LIST OF TASKS:
• 1. Using the blog post about cycling and the mind, decide whether each statement agrees with it: (a) the writer has a diagnosis of autism; (b) the writer credits cycling with saving them from themselves; (c) the writer has never quit while on a bike. For each, answer yes or no and quote the deciding words from the blog post.
• 2. Render this sentence from the blog post about cycling and the mind in Spanish: "All I have to do is keep turning the cranks and I keep moving forward."
• 3. Reproduce the passage of the blog post about cycling and the mind word for word, starting at "I've been in" and ending at "and I bailed.".

The Mental Bit

The Mental Bit

Apr 05, 2023

So, I'll preface this with I'm not an a typical human. I have ADHD and I'm probably on the autism spectrum but that's difficult to get anyone to diagnose in Greece.

Anyway, as usual I digress. Every endeavour will usually be defeated by the mind before the body. The body is an amazing machine, sometimes let down by the mind if it wanders to far off its path.

I've been in a fight with my mind for as long as I remember, combating the ADHD, dealing with insane bouts of depression, accepting I don't really understand consequences of my actions until after the event. Now I have an outlet that keeps my mind on track, cycling in many ways has saved me from myself.

And this is why I always want to push harder, go further, go faster. It levels me out, the challenge is less physical. All I have to do is keep turning the cranks and I keep moving forward. The challenge is not letting the doubts whispering in my mind become shouts and screams. On a bike I've mastered this, apart from that one time when my feet got super cold and I bailed.

EXCERPTED RECORDS:
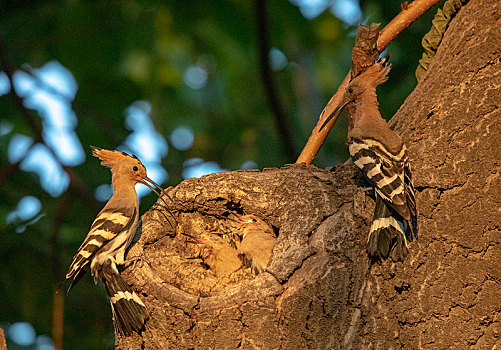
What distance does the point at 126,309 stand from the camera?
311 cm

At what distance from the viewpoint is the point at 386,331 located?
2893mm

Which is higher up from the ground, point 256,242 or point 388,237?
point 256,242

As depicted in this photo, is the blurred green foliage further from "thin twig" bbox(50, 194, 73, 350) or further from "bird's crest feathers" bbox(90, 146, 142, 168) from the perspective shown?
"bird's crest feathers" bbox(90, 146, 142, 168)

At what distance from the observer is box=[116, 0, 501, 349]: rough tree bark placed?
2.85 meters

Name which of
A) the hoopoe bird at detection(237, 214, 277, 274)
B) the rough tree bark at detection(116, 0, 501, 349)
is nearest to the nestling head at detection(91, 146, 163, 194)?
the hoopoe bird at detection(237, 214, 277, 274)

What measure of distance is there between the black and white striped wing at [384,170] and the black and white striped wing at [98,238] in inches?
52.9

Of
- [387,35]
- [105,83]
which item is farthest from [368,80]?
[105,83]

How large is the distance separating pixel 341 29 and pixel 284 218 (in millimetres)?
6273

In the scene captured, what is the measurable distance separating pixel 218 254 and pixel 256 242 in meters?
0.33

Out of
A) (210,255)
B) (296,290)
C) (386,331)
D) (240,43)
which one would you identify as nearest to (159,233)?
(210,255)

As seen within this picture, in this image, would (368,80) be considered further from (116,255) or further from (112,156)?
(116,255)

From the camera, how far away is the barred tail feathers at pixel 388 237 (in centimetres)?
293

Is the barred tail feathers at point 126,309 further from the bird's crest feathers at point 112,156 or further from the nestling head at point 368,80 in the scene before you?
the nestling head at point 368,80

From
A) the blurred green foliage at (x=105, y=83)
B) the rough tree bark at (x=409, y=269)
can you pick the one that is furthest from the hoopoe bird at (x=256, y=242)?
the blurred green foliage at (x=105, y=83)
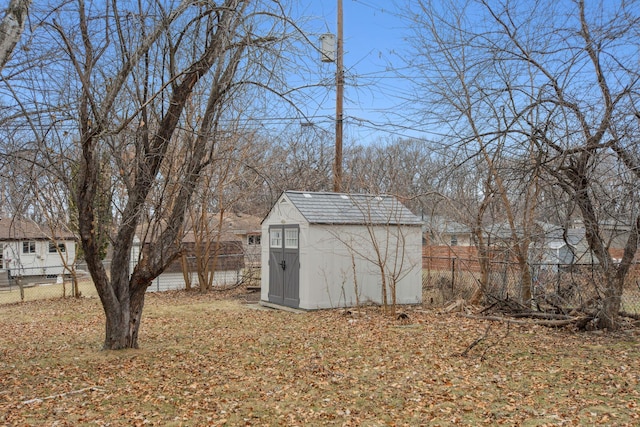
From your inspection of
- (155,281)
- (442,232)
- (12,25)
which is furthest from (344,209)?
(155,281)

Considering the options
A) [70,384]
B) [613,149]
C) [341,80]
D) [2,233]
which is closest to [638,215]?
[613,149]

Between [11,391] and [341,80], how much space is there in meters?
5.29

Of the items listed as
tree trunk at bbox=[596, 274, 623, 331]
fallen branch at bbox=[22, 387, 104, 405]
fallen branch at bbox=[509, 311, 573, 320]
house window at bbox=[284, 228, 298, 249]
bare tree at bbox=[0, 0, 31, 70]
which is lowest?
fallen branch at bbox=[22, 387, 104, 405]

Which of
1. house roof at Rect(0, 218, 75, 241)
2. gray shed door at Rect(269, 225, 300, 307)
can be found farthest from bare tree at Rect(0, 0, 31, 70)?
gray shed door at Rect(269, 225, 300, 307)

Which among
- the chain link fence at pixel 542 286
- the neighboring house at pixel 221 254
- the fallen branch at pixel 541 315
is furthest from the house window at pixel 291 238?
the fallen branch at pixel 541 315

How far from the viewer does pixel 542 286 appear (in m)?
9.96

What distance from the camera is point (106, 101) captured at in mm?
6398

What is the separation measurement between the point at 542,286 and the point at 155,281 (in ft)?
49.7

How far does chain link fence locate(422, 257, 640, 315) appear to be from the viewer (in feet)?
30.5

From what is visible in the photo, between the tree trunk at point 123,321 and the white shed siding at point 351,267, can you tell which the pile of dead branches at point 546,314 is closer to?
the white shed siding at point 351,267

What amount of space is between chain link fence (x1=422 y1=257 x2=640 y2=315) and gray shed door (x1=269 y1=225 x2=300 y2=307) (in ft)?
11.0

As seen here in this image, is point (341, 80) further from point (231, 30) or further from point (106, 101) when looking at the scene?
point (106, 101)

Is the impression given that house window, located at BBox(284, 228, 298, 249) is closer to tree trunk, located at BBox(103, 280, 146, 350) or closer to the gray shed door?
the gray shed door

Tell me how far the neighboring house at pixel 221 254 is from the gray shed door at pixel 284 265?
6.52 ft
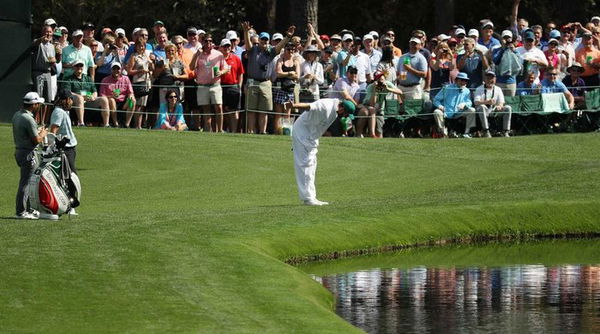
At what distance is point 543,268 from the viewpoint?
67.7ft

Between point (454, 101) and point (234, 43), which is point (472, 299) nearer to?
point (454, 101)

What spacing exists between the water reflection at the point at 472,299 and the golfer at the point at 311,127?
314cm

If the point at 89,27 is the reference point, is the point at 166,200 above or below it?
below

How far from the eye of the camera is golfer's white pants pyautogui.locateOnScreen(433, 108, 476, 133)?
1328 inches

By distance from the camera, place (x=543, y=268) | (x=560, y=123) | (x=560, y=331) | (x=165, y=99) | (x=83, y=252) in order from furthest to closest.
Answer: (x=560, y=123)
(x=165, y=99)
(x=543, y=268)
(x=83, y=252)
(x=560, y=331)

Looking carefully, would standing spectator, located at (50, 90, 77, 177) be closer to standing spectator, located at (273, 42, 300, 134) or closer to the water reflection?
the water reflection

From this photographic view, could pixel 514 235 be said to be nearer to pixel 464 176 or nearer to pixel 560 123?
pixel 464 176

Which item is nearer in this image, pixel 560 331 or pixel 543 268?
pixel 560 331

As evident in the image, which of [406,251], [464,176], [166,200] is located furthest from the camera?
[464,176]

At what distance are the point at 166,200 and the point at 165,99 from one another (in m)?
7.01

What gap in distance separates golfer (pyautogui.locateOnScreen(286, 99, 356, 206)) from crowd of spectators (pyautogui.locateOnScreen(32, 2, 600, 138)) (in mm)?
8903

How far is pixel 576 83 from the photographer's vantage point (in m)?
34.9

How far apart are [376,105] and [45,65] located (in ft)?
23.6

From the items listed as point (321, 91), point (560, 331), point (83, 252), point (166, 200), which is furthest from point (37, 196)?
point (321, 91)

ANSWERS BY ITEM:
• 1.
(a) No: "I'm probably on the autism spectrum but that's difficult to get anyone to diagnose in Greece."
(b) Yes: "cycling in many ways has saved me from myself."
(c) No: "apart from that one time when my feet got super cold and I bailed."

• 2. Todo lo que tengo que hacer es seguir girando las bielas y sigo avanzando.

• 3.
I've been in a fight with my mind for as long as I remember, combating the ADHD, dealing with insane bouts of depression, accepting I don't really understand consequences of my actions until after the event. Now I have an outlet that keeps my mind on track, cycling in many ways has saved me from myself.

And this is why I always want to push harder, go further, go faster. It levels me out, the challenge is less physical. All I have to do is keep turning the cranks and I keep moving forward. The challenge is not letting the doubts whispering in my mind become shouts and screams. On a bike I've mastered this, apart from that one time when my feet got super cold and I bailed.